Mrs Weasley was looking at them in a very frightened way, and Harry, Ginny, Fred and George just stared.
Buffy felt for Spike’s hand and clutched it tightly in her own. “Willow!” she hissed quietly under her breath, “what is going on??”
Giles reached for his shattered glasses and groaned. “What’s happening?” he asked blearily, “Willow, I believe your spell backfired…”
Silence fell.
Hermione was the first to break it with a squeal. “Oh my god, you’re Spike and Buffy and Giles and Willow and Xander!” she shrieked.
The Scoobies looked at her in shock. “Well I’ll be” said Xander, “it’s Hermione Granger from Harry Potter. How on Earth did we end up in Emma Waston’s…” he looked around, “…dirty and old fashioned house?”
“Hey!” Ron interjected (he had come out of the fireplace several moments ago).
Hermione frowned. “Emma Waston?”
Xander looked around in horror. “You mean to say…we’re in Harry Potter???”
“No…” Ginny said slowly, “You’re in the Burrow.”
Spike laughed. “Yes people, this is hilarious, but could you please tell us where we are now?”
The Weasleys and their guests’ keep insisting strenuously that they were in the wizarding house The Burrow.
“Wait…” Giles asked, “The Burrow meaning ENGLAND??!”

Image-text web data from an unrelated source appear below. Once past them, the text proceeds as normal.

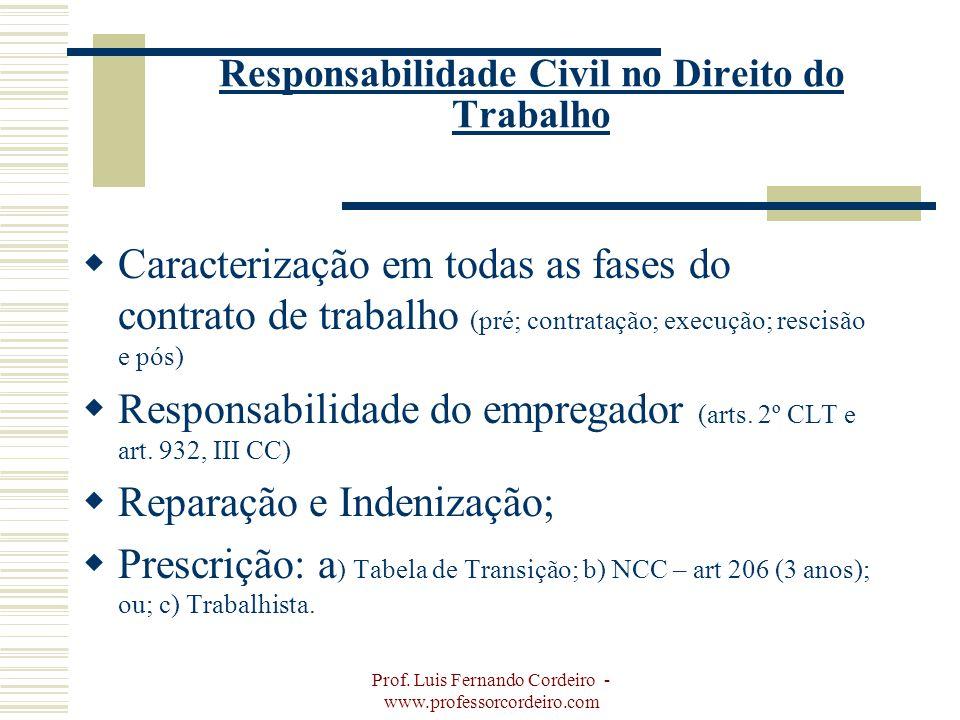 Prof. Luis Fernando Cordeiro - www.professorcordeiro.com Responsabilidade Civil no Direito do Trabalho Caracterização em todas as fases do contrato de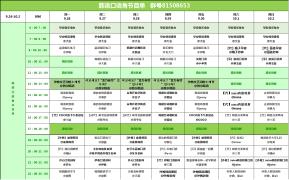 【9.26-10.1 】CC韩语各官方群课程表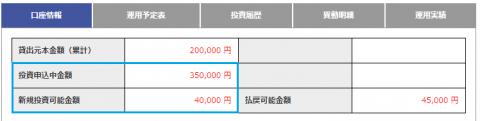 35万投資で4万円貰えたみんなのクレジット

The wizards were beginning to become very alarmed. “Yes, England!”
“Who are you, anyway?” asked Harry, “and how do you know who we are, and how did you just appear in our kitchen?”
Hermione exploded again, “They’re characters from my favourite TV show Buffy the Vampire Slayer! That’s Spike and Xander and Giles and…”

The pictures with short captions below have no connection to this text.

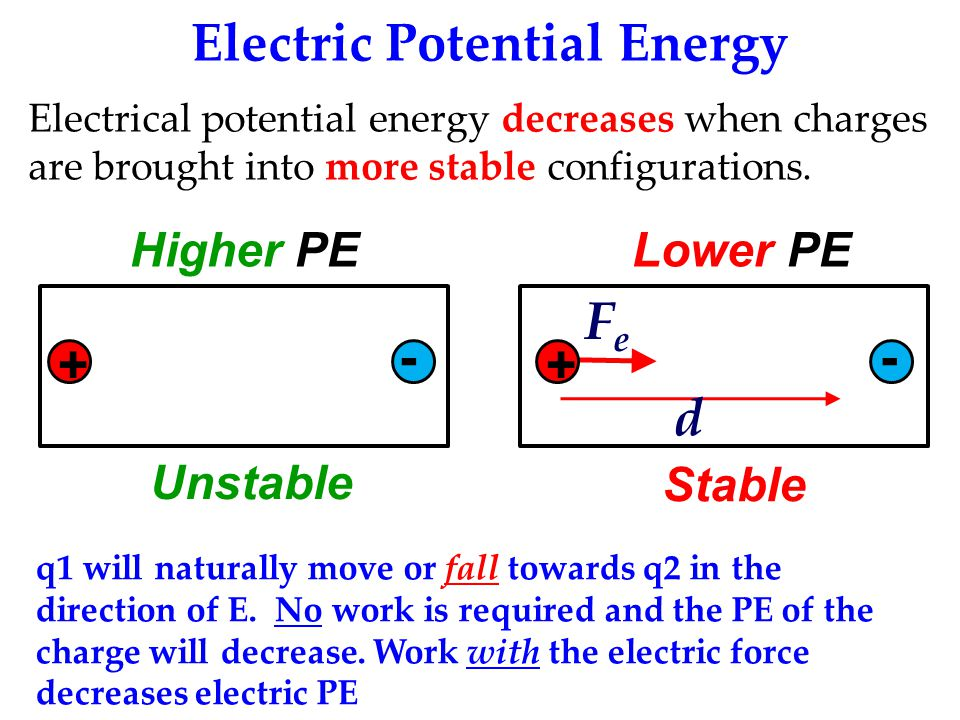 Electric Potential Energy Electrical potential energy decreases when charges are brought into more stable configurations.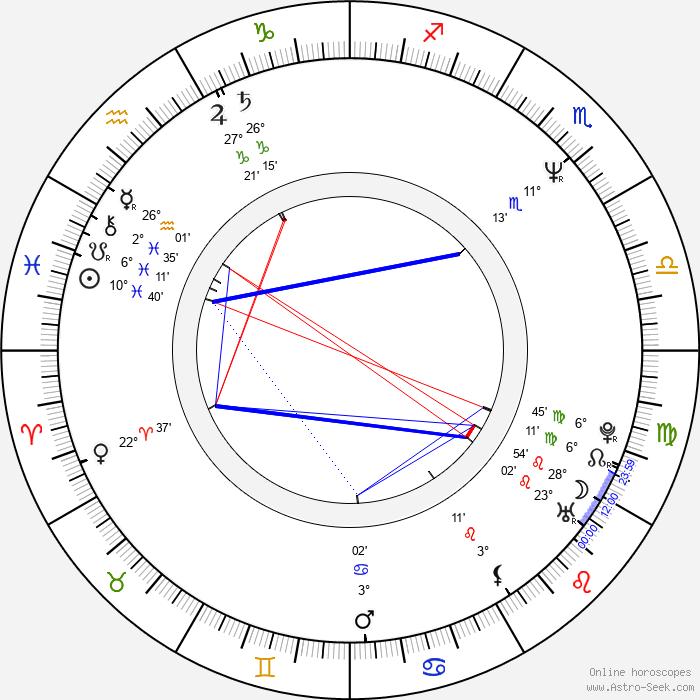Peter Maťo - Birth horoscope chart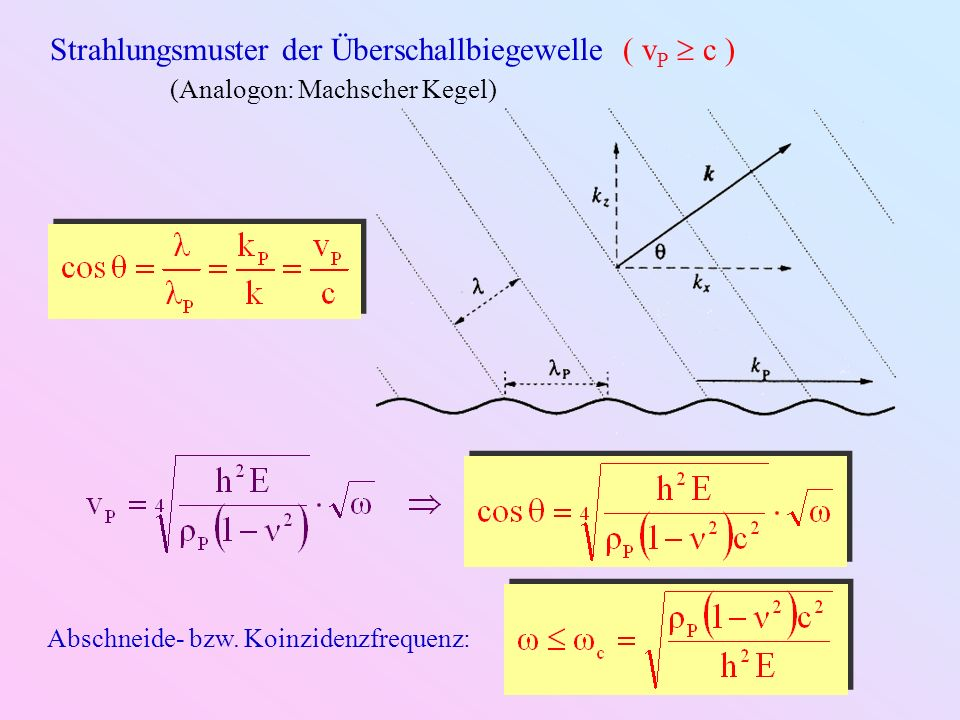 Strahlungsmuster der Überschallbiegewelle ( vP  c )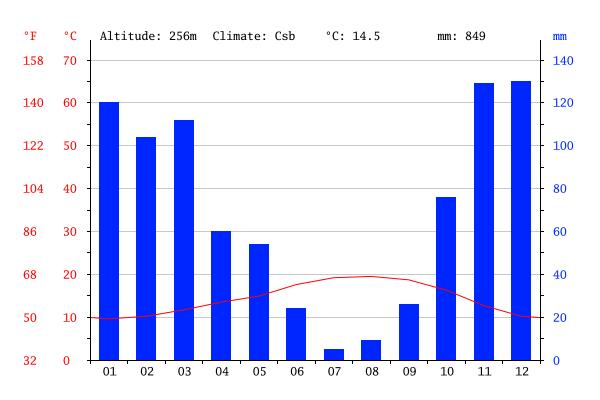 Gráfico do clima em Sintra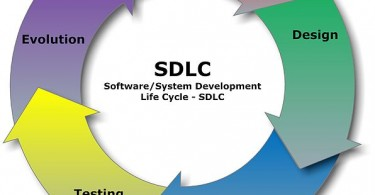 Difference Between SDLC and STLC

“Wait” Buffy said, “characters?”
“Yes,” Hermione said, “from a TV show.”
“We’re not characters!” Xander shouted, “we’re real people!” however he shot a sideways look at Spike and said, “Well, most of us are.”
Spike snarled and bared his teeth.
“And you’re characters from a book” Willow said anxiously.
“Um, no we’re not. We’re standing right here!” Ron said.
“Yes, and so are we!” Giles shot back, “I believe Willow’s transport spell has backfired on us and landed us in your world. It must have something to do with that copy of Harry potter in Spike’s crypt…”
Buffy stared. “But they’re a book!”
“And you’re a TV show!”

After an hour or so of discussion, they came to reluctant terms with the fact that in each other’s worlds, they were works of fiction.
“Fascinating” Giles murmured, for the umpteenth time in the last 20 minutes, “parallel universes…amazing…”
“Yes Giles,” Buffy and Spike said, “I believe we’ve got that established.”
“Wow!” Willow said again, “I can’t believe my spell did this!”
“You’re a witch?” Harry asked interestedly, “Where’s your wand?”
Willow smiled. “My magic is different to yours. I don’t need a wand to cast my spells, it’s more to do with raw will and the forces of nature…”
Hermione interjected here. “Willow’s a very powerful Wicca!”
Willows shook her head. “It’s just so weird you know all this stuff about us!”
“Sorry” Hermione said, “but I can’t help it! You’re like my favourite people! And I guess you know stuff about us as well.”
“True” Xander replied, “but Spike knows the most.” He grinned wickedly.
Spike sighed. “I do not- oh, whatever.”
Hermione spoke to Willow again: “You know, I’ve always thought we had a lot in common” she said, “I think we’ll get only great.”
Willow returned the grin. “You know, when I read Harry Potter, I always thought that too!”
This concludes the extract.